**What needs to be done**. Please give the listing again in full, leaving out its images.

**Data under study**.

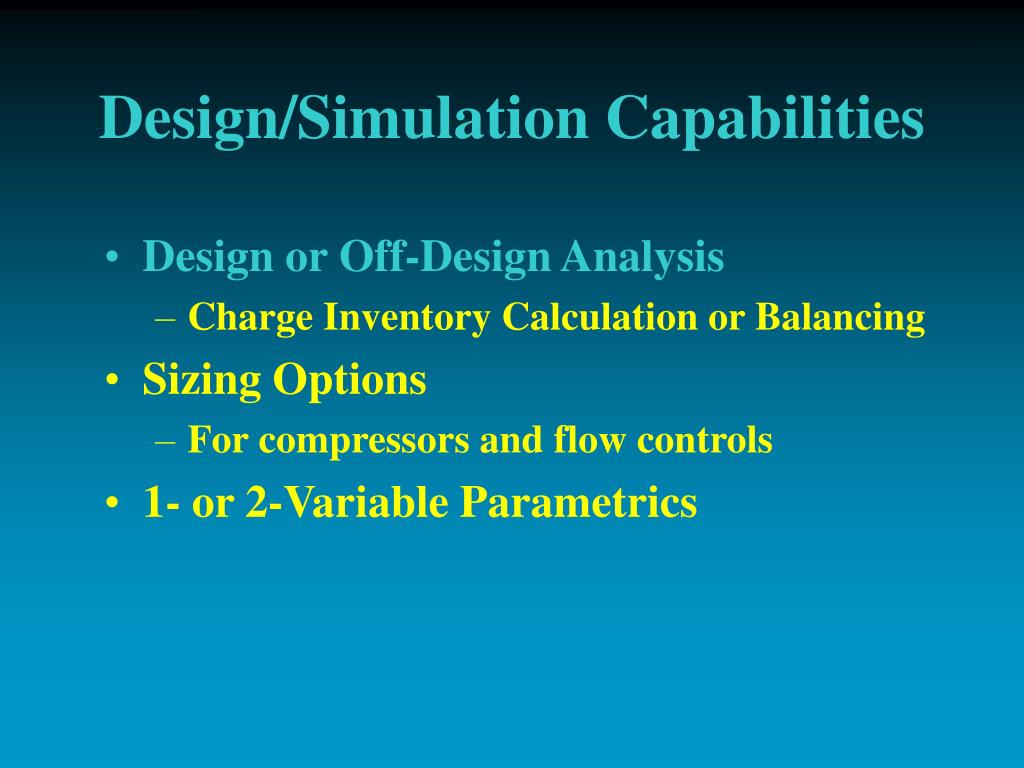 Design/Simulation Capabilities

• Design or Off-Design Analysis
– Charge Inventory Calculation or Balancing
• Sizing Options
– For compressors and flow controls
• 1- or 2-Variable Parametrics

**Expected output**.
 Design/Simulation Capabilities

• Design or Off-Design Analysis
– Charge Inventory Calculation or Balancing
• Sizing Options
– For compressors and flow controls
• 1- or 2-Variable Parametrics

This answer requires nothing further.